Romney for President

The dawn of the digital political (r)evolution

The year was 2012. I was working my first “real-world” job at a fashion e-commerce startup, and had recently become gripped by a slew of political dramas like The West Wing and The Ides of March. One evening, while browsing job listings, a posting caught my eye: Digital Designer, Romney for President. My cursor hovered over “Apply now.” I clicked. Within a few short weeks, I had a response, an interview, and an offer.

Growing up in Massachusetts, I had always been fascinated by the power of design in history. Field trips to the JFK Library left me captivated by how something as simple as a button, a sign, or a t-shirt could rally millions and live on as cultural and historical artifacts. Suddenly, here was a chance to contribute my own designs to a campaign that would be part of history, win or lose.

I quickly settled into a tiny office overlooking the Zakim Bridge, surrounded by dozens of campaign workers from all walks of life. The energy was electric. My work was fast, constant, and incredibly high stakes: signage, event graphics, merchandise, web pages, digital content design—all turned around in hours, not days.

The surreal moments came fast: grabbing coffee at my commuter rail stop and seeing t-shirts I had designed for a rally on the front page of the Wall Street Journal and Boston Globe; turning on the news to see the governor behind a podium sign I’d designed hours prior; or Mrs. Ann Romney and her Secret Service detail walking a breast cancer fundraiser in bright pink shirts I had created. For a young designer, these were surreal, formative moments—and proof that design could operate at scale and have immediate, tangible impact.

Election Day arrived after weeks of exhaustion and adrenaline. I woke at 4:42 a.m., butterflies in my stomach. And by midnight, the marathon was over. The loss was ours.

A few days later, I was handing in my equipment, and I felt compelled to personally thank the man himself. My friend and I quietly approached his office. He was alone, tidying belongings and boxes, and looked like a balloon the day after a party. I said hello and thanked him for the opportunity to work for him. He smiled, weary but genuine: “Yeah, well, thank you… Really wish we woulda won, though.”

I still think about this exchange, and how if things had gone the other way, I never would’ve stood in his office like that, bearing witness to the brutal loss of the fighter on the other side of the gauntlet—with the entire world as the audience.

Years later, I attended a design conference in Toronto and heard Josh Higgins, former design director of Obama for America, give a speech that mirrored my own campaign experience—only from the other side of the aisle. The audience erupted in applause, and I felt both seen and a little defeated all at once.

I caught up with Josh later that day and we swapped stories about the chaos of the campaign trail, our shared design professors and San Diego origins, and lessons learned.
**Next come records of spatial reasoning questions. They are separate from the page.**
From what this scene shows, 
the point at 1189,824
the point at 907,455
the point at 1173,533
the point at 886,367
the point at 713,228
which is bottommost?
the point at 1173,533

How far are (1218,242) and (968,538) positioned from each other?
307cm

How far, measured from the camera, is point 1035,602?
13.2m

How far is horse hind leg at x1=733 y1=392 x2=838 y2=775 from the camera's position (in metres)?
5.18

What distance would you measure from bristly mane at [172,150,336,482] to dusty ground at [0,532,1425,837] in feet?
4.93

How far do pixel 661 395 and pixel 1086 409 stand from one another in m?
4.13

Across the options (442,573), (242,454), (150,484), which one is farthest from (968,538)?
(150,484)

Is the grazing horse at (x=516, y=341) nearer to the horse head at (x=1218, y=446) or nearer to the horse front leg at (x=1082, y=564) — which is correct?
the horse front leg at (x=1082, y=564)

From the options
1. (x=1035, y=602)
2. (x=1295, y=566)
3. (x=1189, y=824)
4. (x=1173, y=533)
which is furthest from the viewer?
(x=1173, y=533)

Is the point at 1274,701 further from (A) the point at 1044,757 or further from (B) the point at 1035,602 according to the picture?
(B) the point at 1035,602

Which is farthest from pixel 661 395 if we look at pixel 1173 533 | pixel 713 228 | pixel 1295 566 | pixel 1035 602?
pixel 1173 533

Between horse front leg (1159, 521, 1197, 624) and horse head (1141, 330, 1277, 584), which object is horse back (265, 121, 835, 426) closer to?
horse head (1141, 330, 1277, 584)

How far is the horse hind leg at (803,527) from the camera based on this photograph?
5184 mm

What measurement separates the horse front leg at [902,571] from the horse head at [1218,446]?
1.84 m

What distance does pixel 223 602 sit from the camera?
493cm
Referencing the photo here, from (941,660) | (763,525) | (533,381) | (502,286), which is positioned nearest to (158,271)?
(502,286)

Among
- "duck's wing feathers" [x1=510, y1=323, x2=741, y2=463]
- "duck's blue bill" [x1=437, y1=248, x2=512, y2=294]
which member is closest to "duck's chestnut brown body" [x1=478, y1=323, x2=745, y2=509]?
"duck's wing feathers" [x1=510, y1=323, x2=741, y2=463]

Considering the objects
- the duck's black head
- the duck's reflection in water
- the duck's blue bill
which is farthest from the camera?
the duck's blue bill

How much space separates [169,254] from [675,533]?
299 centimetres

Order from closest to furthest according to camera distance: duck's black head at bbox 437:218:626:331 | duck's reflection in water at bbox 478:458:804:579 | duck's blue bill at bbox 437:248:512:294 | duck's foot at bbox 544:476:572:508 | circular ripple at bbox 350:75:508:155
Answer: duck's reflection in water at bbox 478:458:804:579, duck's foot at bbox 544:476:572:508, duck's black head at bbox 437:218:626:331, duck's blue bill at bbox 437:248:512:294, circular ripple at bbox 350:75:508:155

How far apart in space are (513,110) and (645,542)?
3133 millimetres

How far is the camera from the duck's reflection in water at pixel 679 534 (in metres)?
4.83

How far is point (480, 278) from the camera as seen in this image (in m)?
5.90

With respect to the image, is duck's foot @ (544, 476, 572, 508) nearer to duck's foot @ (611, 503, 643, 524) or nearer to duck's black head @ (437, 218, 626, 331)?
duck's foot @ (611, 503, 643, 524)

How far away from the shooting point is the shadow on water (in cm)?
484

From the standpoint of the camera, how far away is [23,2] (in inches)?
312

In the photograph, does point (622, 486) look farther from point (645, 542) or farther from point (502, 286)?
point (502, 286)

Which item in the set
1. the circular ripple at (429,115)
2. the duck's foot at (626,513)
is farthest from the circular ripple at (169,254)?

He worked at Facebook on Oculus at the time, still at the forefront of culture. That conversation reminded me that the core lessons of campaign design—speed, collaboration, creativity under pressure—transcend politics.

Working on that campaign taught me the power of design to unite people around a common goal and the importance of mission-driven work. It showed me how much can be accomplished when a team is fully aligned and committed. Even over a decade later, I look back on the experience as historic. Not because of the outcome, but because of the process, the scale, and the impact my team and I were able to have on the quest for the presidency of the United States.

The story of the losing team rarely gets told. Still, the experience was no less transformative: it taught me resilience, speed, collaboration under pressure, and how design can truly impact perception and behavior at a national scale.

For me, that campaign remains a once-in-a-lifetime ride. I wouldn’t change a thing.

NOTE
I was 22 when I took this job. I was then, and still am, a registered Independent. Above all, I believe in the need to return to dialogue (not cancellation and silencing of opposing viewpoints) and uphold the ideals our nation was founded upon—free speech, and liberty and justice for all.

I was a digital designer on the campaign. My role stretched across site content, signage, social media, merchandise design, and beyond.

No, I did not design the Romney logo. We inherited it.
Nor was I the designer who misspelled America and got roasted by Stephen Colbert.